**The problem**
Copy out word for word everything from the line containing "What distance do" down to the end of the entries below, including both ends.

**Stored rows**
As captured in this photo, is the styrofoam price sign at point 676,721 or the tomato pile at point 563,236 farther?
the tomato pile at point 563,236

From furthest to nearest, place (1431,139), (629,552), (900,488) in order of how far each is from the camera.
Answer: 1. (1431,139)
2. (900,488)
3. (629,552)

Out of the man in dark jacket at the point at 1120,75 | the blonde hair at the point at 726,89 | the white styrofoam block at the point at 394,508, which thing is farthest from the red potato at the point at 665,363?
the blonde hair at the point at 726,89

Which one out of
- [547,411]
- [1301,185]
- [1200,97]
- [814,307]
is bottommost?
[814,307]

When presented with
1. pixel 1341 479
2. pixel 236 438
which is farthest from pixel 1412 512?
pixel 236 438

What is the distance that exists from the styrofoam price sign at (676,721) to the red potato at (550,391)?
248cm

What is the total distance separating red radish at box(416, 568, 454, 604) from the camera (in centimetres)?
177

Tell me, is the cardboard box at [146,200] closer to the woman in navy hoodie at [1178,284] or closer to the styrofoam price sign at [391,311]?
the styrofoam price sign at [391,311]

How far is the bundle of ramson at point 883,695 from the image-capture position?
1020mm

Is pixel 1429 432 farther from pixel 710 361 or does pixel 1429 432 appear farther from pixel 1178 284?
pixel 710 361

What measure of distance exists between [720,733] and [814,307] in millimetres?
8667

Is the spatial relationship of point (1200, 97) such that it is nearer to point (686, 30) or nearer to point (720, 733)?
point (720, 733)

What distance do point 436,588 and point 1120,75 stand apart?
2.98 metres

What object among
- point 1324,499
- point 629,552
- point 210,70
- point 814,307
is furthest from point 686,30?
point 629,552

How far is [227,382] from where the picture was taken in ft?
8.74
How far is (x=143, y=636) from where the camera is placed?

**Result of this exercise**
What distance do point 436,588 and point 1120,75 stand apart?
2.98 metres

What object among
- point 1324,499
- point 629,552
- point 210,70
- point 814,307
is furthest from point 686,30?
point 629,552

How far is [227,382] from where the picture was taken in ft?
8.74
How far is (x=143, y=636) from where the camera is placed?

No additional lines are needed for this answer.